Task details
Every entry below is to be returned unchanged. Images are not part of the copy.

Information shown
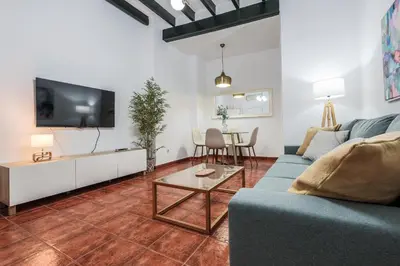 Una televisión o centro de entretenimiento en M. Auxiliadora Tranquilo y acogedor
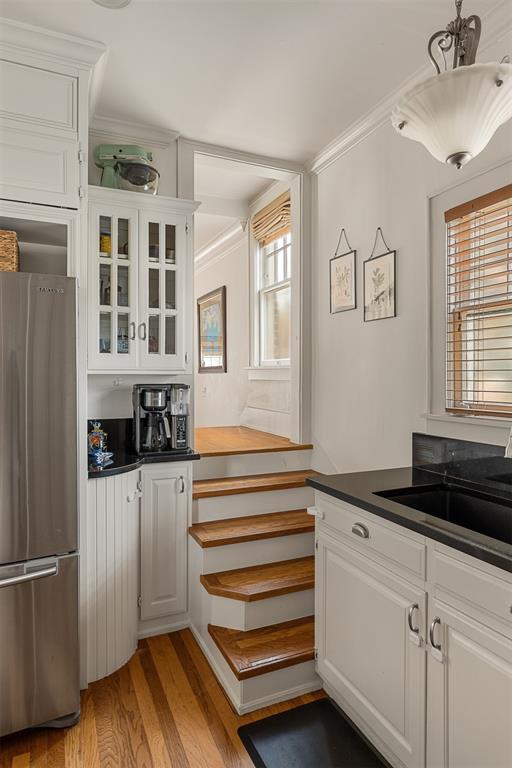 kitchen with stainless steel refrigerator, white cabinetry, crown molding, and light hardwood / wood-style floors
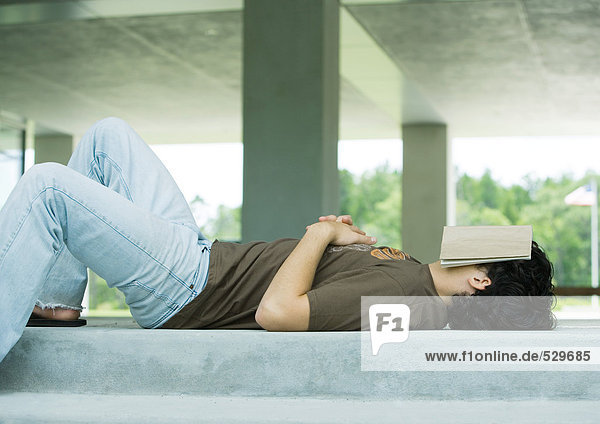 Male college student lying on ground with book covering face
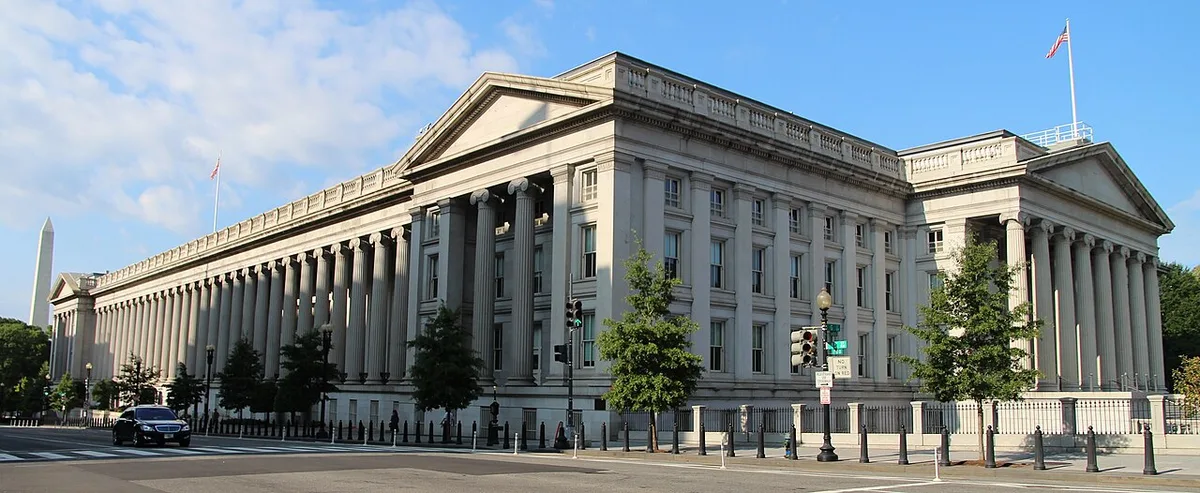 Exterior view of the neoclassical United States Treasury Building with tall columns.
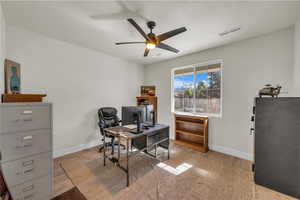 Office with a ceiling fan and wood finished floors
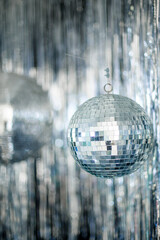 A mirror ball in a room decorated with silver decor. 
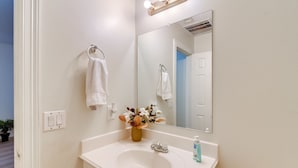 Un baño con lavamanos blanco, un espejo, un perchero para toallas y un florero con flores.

Answer to this task
 Una televisión o centro de entretenimiento en M. Auxiliadora Tranquilo y acogedor
 kitchen with stainless steel refrigerator, white cabinetry, crown molding, and light hardwood / wood-style floors
 Male college student lying on ground with book covering face
 Exterior view of the neoclassical United States Treasury Building with tall columns.
 Office with a ceiling fan and wood finished floors
 A mirror ball in a room decorated with silver decor. 
 Un baño con lavamanos blanco, un espejo, un perchero para toallas y un florero con flores.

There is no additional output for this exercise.